Newforge has just six bedrooms, ensuring each guest receives a genuinely personal service. “Guests tell us that being here feels like a home from home. We offer a five-star service but in an environment that is relaxed and homely, where members of staff know guests’ names,” he explains.
It is often the simple things that lead to an exceptional experience, he points out: “It’s about an open fire and a book, tea and home baking, and simple, tasty food.”
Mathers, who is a chef, looks after the menu, and cooks everything from scratch, from bounteous breakfasts to gourmet dinners. Wife Louise, the baker in the family, makes all the fresh breads served daily.
When the hospitality sector reopens, once restrictions are lifted, he expects more people than ever to select properties based on their culinary ethos.
“I think the lockdowns, and indeed Brexit, have encouraged people to appreciate the importance of having good food that is locally produced and sourced.”
“We’ve been doing it for 17 years. For us, keeping things simple and local, and appreciating the importance of food provenance generally, has always been central to the way we operate,” Mathers says.
He is delighted to see such appreciation deepen generally. “We can see it. For example, we have local dairy farms which have changed the way they do things to accommodate people driving up to collect pasteurised whole milk fresh from the farm. I was there on Sunday and there were 10 other cars queuing to collect fresh milk,” he says.
He believes the experiences of the past year may change the way we approach holidays in other ways too. “I think people may feel that it’s just not worth the hassle to take a two week break in the sun, but will take a number of mini breaks instead,” he suggests.

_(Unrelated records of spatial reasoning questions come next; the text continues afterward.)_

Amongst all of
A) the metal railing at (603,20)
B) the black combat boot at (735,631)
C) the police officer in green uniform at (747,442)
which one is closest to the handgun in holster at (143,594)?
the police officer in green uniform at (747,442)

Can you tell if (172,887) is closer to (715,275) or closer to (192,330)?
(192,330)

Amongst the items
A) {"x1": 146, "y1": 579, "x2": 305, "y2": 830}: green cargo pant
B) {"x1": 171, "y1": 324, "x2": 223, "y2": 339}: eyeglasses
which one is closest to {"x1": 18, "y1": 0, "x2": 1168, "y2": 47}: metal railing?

There’s good reason for doing that. And in Ireland’s Blue Book, you’ll find dozens of them.
“With a mini-break you feel like you’ve been away for a week, which means you come back completely refreshed,” says Mathers.
“Whether you’ve been working throughout the pandemic or not working at all, I think we’re all tightly wound right now. More than ever I think people will want to get away somewhere where they can genuinely say, ‘I feel special’.”